U.S. President Joe Biden is scheduled to sign an executive order on Wednesday aimed at enhancing cybersecurity in maritime ports, with a focus on developing minimum cybersecurity standards for the marine transportation system, according to Anne Neuberger, Deputy National Security Advisor for Cyber and Emerging Technology.

The executive order aims to empower the Coast Guard to respond effectively to cyberattacks by establishing minimum cybersecurity standards for vessel operators and mandating incident reporting. Neuberger noted that the Coast Guard will issue a notice of proposed rulemaking to formalize these standards for the maritime industry. Additionally, the administration has committed over $20 billion for U.S. port infrastructure over the next five years.

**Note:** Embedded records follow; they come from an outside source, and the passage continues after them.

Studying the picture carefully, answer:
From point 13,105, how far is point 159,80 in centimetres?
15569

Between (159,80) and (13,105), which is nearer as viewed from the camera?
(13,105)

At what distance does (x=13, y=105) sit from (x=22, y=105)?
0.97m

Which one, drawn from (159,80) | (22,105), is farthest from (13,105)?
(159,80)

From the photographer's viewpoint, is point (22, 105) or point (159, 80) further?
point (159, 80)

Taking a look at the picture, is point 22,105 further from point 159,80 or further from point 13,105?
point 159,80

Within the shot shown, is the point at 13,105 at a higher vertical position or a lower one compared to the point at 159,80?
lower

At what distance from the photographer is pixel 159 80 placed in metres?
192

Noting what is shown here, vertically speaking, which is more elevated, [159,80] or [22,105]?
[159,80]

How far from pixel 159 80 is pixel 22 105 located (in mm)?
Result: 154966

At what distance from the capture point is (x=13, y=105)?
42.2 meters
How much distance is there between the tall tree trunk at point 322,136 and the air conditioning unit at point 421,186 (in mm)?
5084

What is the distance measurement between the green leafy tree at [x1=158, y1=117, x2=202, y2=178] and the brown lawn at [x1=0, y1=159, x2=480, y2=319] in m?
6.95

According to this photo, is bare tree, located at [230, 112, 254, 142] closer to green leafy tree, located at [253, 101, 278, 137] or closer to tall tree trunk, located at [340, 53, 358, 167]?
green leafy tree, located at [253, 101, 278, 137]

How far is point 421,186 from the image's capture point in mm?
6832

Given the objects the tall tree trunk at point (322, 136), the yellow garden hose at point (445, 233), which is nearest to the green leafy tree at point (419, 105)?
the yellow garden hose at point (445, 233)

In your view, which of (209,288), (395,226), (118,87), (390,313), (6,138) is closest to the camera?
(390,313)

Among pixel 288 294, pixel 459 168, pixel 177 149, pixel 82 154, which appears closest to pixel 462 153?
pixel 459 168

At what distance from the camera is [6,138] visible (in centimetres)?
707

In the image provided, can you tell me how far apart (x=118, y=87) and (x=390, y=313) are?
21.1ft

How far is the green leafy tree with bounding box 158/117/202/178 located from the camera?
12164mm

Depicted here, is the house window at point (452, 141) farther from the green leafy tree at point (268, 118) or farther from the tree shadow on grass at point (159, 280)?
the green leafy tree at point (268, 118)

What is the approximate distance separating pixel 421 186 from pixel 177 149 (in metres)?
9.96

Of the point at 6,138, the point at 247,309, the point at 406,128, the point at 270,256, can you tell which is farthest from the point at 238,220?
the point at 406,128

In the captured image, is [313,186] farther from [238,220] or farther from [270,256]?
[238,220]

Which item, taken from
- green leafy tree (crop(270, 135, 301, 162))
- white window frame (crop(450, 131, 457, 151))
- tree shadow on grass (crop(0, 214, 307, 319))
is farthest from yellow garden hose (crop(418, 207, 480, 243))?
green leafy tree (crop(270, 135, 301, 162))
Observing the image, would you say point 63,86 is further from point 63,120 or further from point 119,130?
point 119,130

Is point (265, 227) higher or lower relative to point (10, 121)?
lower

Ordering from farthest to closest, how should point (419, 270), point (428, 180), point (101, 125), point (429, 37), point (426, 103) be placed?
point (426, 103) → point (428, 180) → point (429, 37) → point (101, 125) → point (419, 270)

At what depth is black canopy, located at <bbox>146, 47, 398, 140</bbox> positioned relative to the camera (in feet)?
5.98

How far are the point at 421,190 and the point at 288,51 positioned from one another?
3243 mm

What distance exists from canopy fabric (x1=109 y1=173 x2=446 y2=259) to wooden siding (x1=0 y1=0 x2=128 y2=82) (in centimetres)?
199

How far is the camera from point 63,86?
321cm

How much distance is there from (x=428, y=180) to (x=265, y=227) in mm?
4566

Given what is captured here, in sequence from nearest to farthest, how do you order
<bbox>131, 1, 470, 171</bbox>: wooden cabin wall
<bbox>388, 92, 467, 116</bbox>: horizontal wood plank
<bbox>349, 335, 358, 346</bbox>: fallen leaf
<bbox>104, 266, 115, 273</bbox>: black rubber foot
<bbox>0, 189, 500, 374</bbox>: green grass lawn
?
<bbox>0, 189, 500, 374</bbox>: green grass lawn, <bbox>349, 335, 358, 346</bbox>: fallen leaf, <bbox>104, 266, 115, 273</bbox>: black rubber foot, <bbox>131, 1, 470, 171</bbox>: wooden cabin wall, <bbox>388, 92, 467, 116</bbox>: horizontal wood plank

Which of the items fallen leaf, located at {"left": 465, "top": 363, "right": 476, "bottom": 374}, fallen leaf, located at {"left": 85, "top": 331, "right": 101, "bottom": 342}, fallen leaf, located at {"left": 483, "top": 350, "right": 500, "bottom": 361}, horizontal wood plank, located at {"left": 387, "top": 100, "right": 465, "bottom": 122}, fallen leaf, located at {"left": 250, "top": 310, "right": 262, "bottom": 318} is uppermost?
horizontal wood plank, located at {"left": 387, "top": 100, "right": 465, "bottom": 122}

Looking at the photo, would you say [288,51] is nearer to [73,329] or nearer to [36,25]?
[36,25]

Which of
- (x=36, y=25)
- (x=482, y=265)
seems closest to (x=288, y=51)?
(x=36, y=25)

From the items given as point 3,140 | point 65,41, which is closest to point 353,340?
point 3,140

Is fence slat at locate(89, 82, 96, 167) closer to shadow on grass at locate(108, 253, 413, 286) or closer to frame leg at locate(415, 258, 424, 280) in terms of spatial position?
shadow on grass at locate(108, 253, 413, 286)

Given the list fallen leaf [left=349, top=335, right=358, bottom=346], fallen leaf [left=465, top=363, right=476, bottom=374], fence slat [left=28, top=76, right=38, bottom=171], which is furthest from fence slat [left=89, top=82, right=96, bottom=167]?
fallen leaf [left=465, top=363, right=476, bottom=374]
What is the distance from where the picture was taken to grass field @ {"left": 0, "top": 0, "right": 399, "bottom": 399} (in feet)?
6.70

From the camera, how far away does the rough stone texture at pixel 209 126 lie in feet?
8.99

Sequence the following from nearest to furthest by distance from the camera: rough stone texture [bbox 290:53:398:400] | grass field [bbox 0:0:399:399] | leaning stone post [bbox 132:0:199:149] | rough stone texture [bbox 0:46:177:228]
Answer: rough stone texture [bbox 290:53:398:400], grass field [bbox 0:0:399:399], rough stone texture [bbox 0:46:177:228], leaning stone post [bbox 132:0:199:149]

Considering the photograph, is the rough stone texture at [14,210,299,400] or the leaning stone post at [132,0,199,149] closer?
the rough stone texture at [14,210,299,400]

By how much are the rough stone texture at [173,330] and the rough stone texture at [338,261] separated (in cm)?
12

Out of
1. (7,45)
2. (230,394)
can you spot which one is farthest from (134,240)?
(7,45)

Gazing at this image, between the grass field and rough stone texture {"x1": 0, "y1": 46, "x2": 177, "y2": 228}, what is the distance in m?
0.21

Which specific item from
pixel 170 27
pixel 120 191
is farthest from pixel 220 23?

Despite existing cybersecurity risk assessments for port operators initiated by the Coast Guard in 2022, critics argue that the magnitude of cyber risks in maritime operations remains unaddressed. With approximately a quarter of the annual U.S. GDP flowing through maritime ports and the vast majority of imports and exports passing through these ports, the significance of securing maritime infrastructure against cyber threats cannot be understated.

The executive order will grant U.S. Coast Guard port captains authority to manage vessels posing known or suspected cyber threats and require facilities to rectify unsatisfactory cyber conditions that could jeopardize port safety and security, as stated by federal officials. Rear Adm. John Vann, commander of the Coast Guard Cyber Command, emphasized the importance of developing measures to prevent, detect, assess, and remediate cyber incidents.

The order’s provisions come in the wake of cyberattacks targeting maritime infrastructure, such as the 2022 ransomware attack on Expeditors International, resulting in significant operational disruptions and financial losses. Federal disclosures also revealed attempted attacks on the Port of Houston, underscoring the vulnerability of U.S. ports to cyber threats.

Moreover, while acknowledging the presence of Chinese-developed cranes in U.S. ports, Department of Homeland Security officials clarified that there are no immediate plans to replace them with American-made equipment.